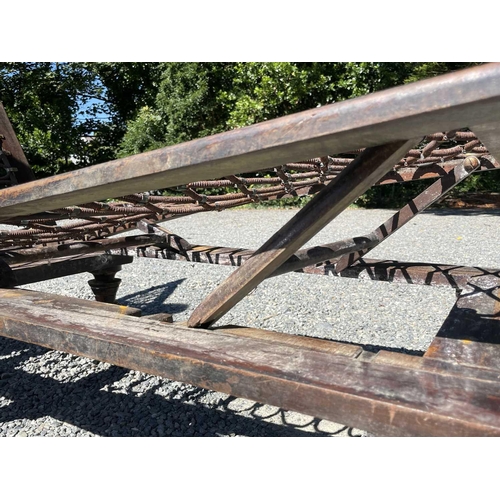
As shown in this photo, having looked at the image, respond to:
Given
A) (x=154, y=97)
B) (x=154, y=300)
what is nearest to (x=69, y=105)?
(x=154, y=97)

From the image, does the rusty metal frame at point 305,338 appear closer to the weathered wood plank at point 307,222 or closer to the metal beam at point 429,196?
the weathered wood plank at point 307,222

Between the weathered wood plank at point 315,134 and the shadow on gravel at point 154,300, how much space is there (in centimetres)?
343

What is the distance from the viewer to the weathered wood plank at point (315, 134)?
67 centimetres

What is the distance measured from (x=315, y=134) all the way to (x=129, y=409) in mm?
2276

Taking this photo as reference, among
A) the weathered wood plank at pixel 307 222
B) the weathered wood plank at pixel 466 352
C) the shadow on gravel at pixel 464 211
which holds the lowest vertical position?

TASK INSTRUCTIONS> Render every line of the items above as a Markdown table with the columns Row and Line, numbering the rows and skipping blank lines. Leave out the picture.

EXERCISE ANSWER>
| Row | Line |
|---|---|
| 1 | As shown in this photo, having looked at the image, respond to: |
| 2 | Given |
| 3 | A) (x=154, y=97) |
| 4 | B) (x=154, y=300) |
| 5 | what is nearest to (x=69, y=105)? |
| 6 | (x=154, y=97) |
| 7 | From the image, does the rusty metal frame at point 305,338 appear closer to the weathered wood plank at point 307,222 or closer to the metal beam at point 429,196? |
| 8 | the weathered wood plank at point 307,222 |
| 9 | Between the weathered wood plank at point 315,134 and the shadow on gravel at point 154,300, how much space is there (in centimetres)? |
| 10 | 343 |
| 11 | What is the distance from the viewer to the weathered wood plank at point (315, 134)? |
| 12 | 67 centimetres |
| 13 | What is the distance measured from (x=315, y=134) all the way to (x=129, y=409) in mm? |
| 14 | 2276 |
| 15 | Taking this photo as reference, among |
| 16 | A) the weathered wood plank at pixel 307 222 |
| 17 | B) the weathered wood plank at pixel 466 352 |
| 18 | C) the shadow on gravel at pixel 464 211 |
| 19 | which holds the lowest vertical position? |